Agora, é fazer as malas. Nesse caso, a orientação é: menos é mais. Consulte o clima no local de destino e escolha roupas adequadas e confortáveis. Nada de salto nem mesmo sapatilhas em Jericoacoara, por exemplo. Apenas chinelo de dedo. A opção envolve trilha ou caminhada? Leve um par de tênis já velho e bem conhecido. Estrear aquele modelo que você comprou no Natal e nunca usou é muito arriscado. Você não vai querer começar os passeios com bolhas, vai? Ninguém merece. E nem tente enfiar aquela blusinha de última hora na mala. Você não vai usar. Nós sabemos disso. Lembre-se que repetir roupa é um ato ambientalmente sustentável. A gente consegue passar uma semana com uma mala de 8 kg. A nossa coluna agradece. O bolso também.
E nunca se esqueça de deixar um espacinho para aquele artesanato ou camiseta que você vai querer trazer de “recuerdo”. Você pode até se arrepender depois (por que mesmo eu comprei esse sombreiro todo colorido?), mas, no mínimo, terá uma história divertida para contar. Você ficará impressionado ao se dar conta de que, dez anos depois, será esse item esdrúxulo – ou uma situação bizarra – a sua melhor lembrança da viagem. E pensar que você investiu tanto na suíte daquele hotel de luxo…
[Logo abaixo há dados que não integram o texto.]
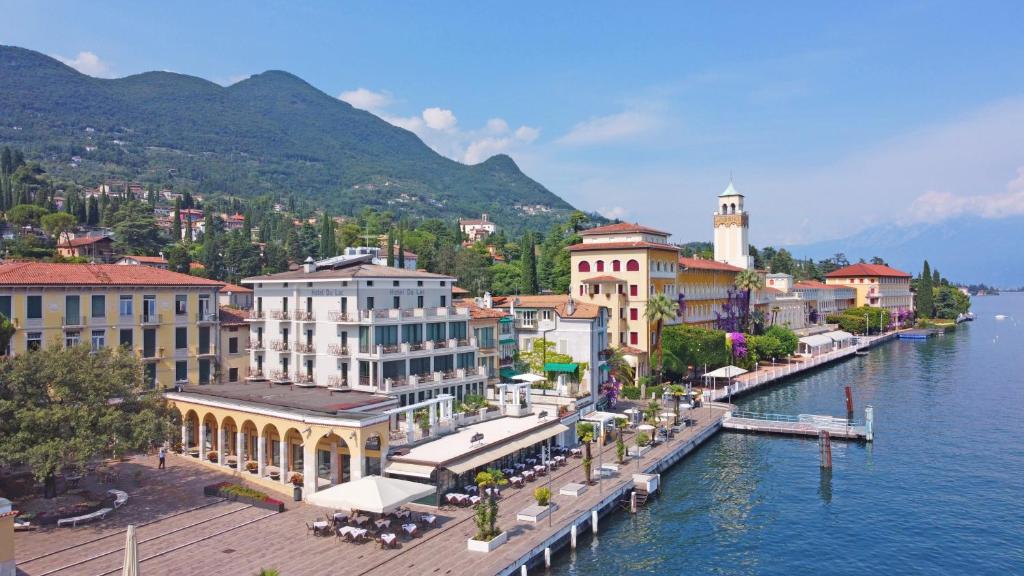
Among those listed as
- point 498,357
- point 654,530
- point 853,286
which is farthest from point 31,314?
point 853,286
Na bolsa de mão, leve os itens mais valiosos e que não podem correr o risco de extravio: documentos, dinheiro, celular, carregador e o kit álcool gel e máscara. Se você estiver numa idade já mais avançada – o meu caso – separe também alguns remédios. E torça para que você não precise usá-los. Se gosta de ler – também é o meu caso – inclua um Kindle ou alguns poucos livros fininhos. Eles são sempre úteis e deliciosos em momentos de espera. Ou de travessia. São várias as formas de viajar…
Por último, mas não menos importante: leve com você muita disposição e abertura. Para o mundo, para o outro, para aquilo que é diferente. Permita-se experimentar coisas novas. Você não saiu de Sampa para comer pizza ou visitar shopping, certo? Não gostou da moqueca? Tudo bem. Você tentou. Quem sabe amanhã aquele peixe cozido na folha de bananeira não te surpreende. Abrir-se para outras possibilidades não pesa. Só vai deixar nossa bagagem de vida mais rica.

*Maria Paula é carioca, mãe e mestre em filosofia pela PUC-SP.